** WORK REQUIRED **
Go to the line that contains "3 选择最合适的一个填入问号处，使之呈现一定的规律性：" and transcribe from there to the end of the entries, that line and the last one included.

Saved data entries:
--- --- ---
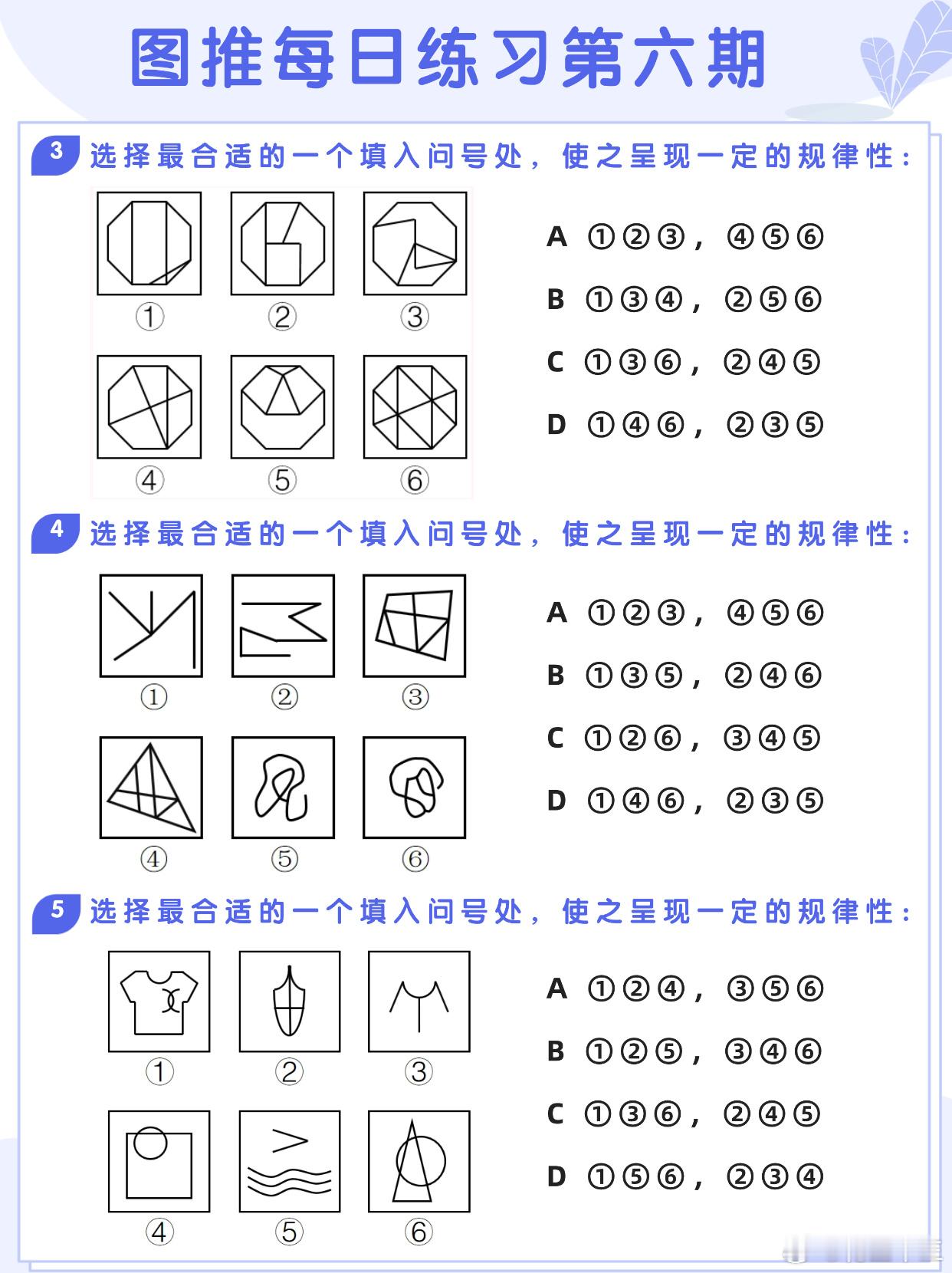 图推每日练习第六期

3 选择最合适的一个填入问号处，使之呈现一定的规律性：

① ② ③
④ ⑤ ⑥

A ①②③，④⑤⑥
B ①③④，②⑤⑥
C ①③⑥，②④⑤
D ①④⑥，②③⑤

4 选择最合适的一个填入问号处，使之呈现一定的规律性：

① ② ③
④ ⑤ ⑥

A ①②③，④⑤⑥
B ①③⑤，②④⑥
C ①②⑥，③④⑤
D ①④⑥，②③⑤

5 选择最合适的一个填入问号处，使之呈现一定的规律性：

① ② ③
④ ⑤ ⑥

A ①②④，③⑤⑥
B ①②⑤，③④⑥
C ①③⑥，②④⑤
D ①⑤⑥，②③④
--- --- ---
** SOLVED EXERCISE **
3 选择最合适的一个填入问号处，使之呈现一定的规律性：

① ② ③
④ ⑤ ⑥

A ①②③，④⑤⑥
B ①③④，②⑤⑥
C ①③⑥，②④⑤
D ①④⑥，②③⑤

4 选择最合适的一个填入问号处，使之呈现一定的规律性：

① ② ③
④ ⑤ ⑥

A ①②③，④⑤⑥
B ①③⑤，②④⑥
C ①②⑥，③④⑤
D ①④⑥，②③⑤

5 选择最合适的一个填入问号处，使之呈现一定的规律性：

① ② ③
④ ⑤ ⑥

A ①②④，③⑤⑥
B ①②⑤，③④⑥
C ①③⑥，②④⑤
D ①⑤⑥，②③④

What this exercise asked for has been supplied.